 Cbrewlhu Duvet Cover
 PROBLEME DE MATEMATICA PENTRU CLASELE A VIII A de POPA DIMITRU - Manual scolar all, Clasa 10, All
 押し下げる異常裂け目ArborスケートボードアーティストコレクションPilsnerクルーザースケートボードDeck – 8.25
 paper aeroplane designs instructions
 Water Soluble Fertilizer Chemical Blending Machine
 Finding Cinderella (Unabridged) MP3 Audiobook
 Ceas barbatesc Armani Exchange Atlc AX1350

* * *

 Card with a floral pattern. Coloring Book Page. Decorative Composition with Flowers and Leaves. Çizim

* [YOUR INSTRUCTIONS] Leave out every line above except those from the line with "Cbrewlhu Duvet Cover" up to and including the line with "Ceas barbatesc Armani Exchange Atlc AX1350", and copy those exactly.

* [WRITTEN ANSWER]
 Cbrewlhu Duvet Cover
 PROBLEME DE MATEMATICA PENTRU CLASELE A VIII A de POPA DIMITRU - Manual scolar all, Clasa 10, All
 押し下げる異常裂け目ArborスケートボードアーティストコレクションPilsnerクルーザースケートボードDeck – 8.25
 paper aeroplane designs instructions
 Water Soluble Fertilizer Chemical Blending Machine
 Finding Cinderella (Unabridged) MP3 Audiobook
 Ceas barbatesc Armani Exchange Atlc AX1350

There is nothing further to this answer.